Abrí meus olhos com certa dificuldade e aos poucos fui percebendo que não estava em casa. Estava deitada em uma maca, em um quarto de paredes brancas que tinha uma única janela, tinha agulhas em meus braços e minhas amigas estavam sentadas em poltronas bege.
- Se sente melhor? - perguntou Ally.
- Sim. - minha garganta doeu ao responder. - por que estou aqui ?
- Te encontramos desmaiada no banheiro e te trouxemos direto pro hospital. - disse Normani.
- O médico te examinou e disse que isso aconteceu por falta de alimentação correta e o uso abusivo de remédio. Mas assim que o soro terminar de ser aplicado você já vai poder voltar pra casa. - disse Dinah.
O silêncio se fez presente, não sabia o que falar. Estava mal e tudo que fiz foi me isolar , Dinah poderia dizer bem que eu te avisei, mas não, ao contrário. Ela é as meninas estavam aqui e por minha causa porque fui irresponsável comigo mesma e em um momento de fraqueza me dei por derrotada evitando que elas pudessem me ajudar.

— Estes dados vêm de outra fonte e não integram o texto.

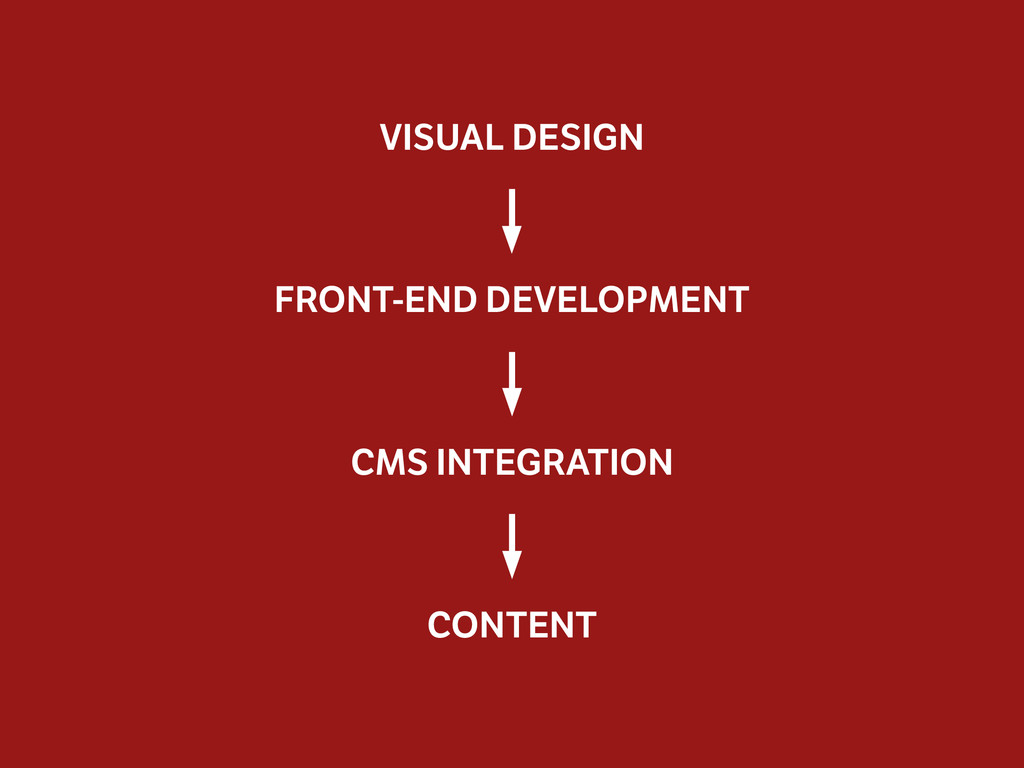 VISUAL DESIGN FRONT-END DEVELOPMENT CONTENT CMS...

- Me desculpem. - tomei coragem para dizer. - sei que ultimamente não estou passando por uma situação boa, mas isso não é motivo para descontar em vocês. Agi como uma péssima pessoa e peço perdão. - sorri de canto e abaixei a cabeça.
- Te entendemos Mila.- Ally se aproximou de mim e acariciou minhas costas. - agora você vai voltar pra casa e vai ficar tudo bem.
- É. Se te ver tomando um remédio se quer vou te encher de tapas. - disse Mani sorrindo.
- Você tem que repor as energias, quando chegar em casa vou fazer você comer uma dúzia de bananas. - Dinah disse nos fazendo rir.
Já me sentia totalmente melhor ao fazer o caminho para o prédio, Normani, Ally e Dinah foram me fazendo rir do hospital até aqui. Era incrível como elas juntas conseguiam me arrancar sorrisos sinceros e que minha alegria era uma satisfação para as três.
Antes de subir as escadas percebi que ainda tinha uma cartela do remédio que estava me fazendo dormir comigo. Me livraria daquilo imediatamente.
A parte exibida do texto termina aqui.